INSET BELOW: Ronald Boender

By Deborah S. Hartz-Seeley

    If you live in South Florida and plant a few red salvias, some milkweed and perhaps a fire bush or two, you might attract butterflies to your backyard. Now, imagine a 10-acre garden with about 3,000 butterflies on display representing more than 150 different species. 

    Like your butterfly garden on steroids, Butterfly World in Coconut Creek is the world’s largest butterfly park.

    Besides offering the public a chance to learn more about butterflies and enjoy their beauty, Butterfly World is a living butterfly farm and research facility. Here butterflies are raised from egg to winged beauty and you can follow the whole process.

7960471285?profile=original    It’s all thanks to Ronald Boender (pronounced BOON-der), who grew up on a farm in Illinois where the cabbage white and black swallowtail butterflies as well as silk moths drew his attention. 

    After years working as an electrical engineer, he retired,  and that’s when his childhood fascination was reignited. Moving to Florida in 1968, he began raising and studying butterflies in his backyard. In 1988, he opened Butterfly World. 

    At the park, screened enclosures showcase birds, butterflies and butterfly-attracting plants.

    Entering the double doors, you’ll feel a whoosh of air on your face. That’s to prevent the butterflies from escaping.

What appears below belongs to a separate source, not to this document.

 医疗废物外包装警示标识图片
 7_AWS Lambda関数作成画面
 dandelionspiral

    Now look around. You’ll have a sense of movement and color. But look more closely and you’ll discover butterflies floating in the air, lighting on a flower or just generally stirring things up.

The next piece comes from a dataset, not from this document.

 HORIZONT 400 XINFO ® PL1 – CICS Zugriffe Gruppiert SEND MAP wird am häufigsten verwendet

    If you focus on one butterfly at a time, you might see a tiger showing off its yellow-and-black-striped wings. The piano key butterfly, developed by Boender, has what look like white and black piano keys along the lower portion of its wings. 

    The blue morpho at first glance appears brown and rather boring as it sits on a leaf. But when it takes flight, it exposes an iridescent jewel-blue wing span. 

    And don’t miss the white morpho. It’s a large fluffy flutter of a butterfly that seems to float through the air.  

    To keep these butterflies well fed, there are, of course, plenty of showy plants. Think the geiger tree with bursting orange 7960471686?profile=originalblossoms, a lucky nut with yellow flowers, the red poofs of the powder puff plant and plenty of pentas in pink, purple and red.  

    Leaving the butterflies behind, you can visit Grace Gardens, named for the founder’s wife. Set around a manmade lake, it features the handkerchief tree, with flowers formed from petals that look like pink folds. And there’s the dancing lady orchid, named for the shape of its yellow flowers.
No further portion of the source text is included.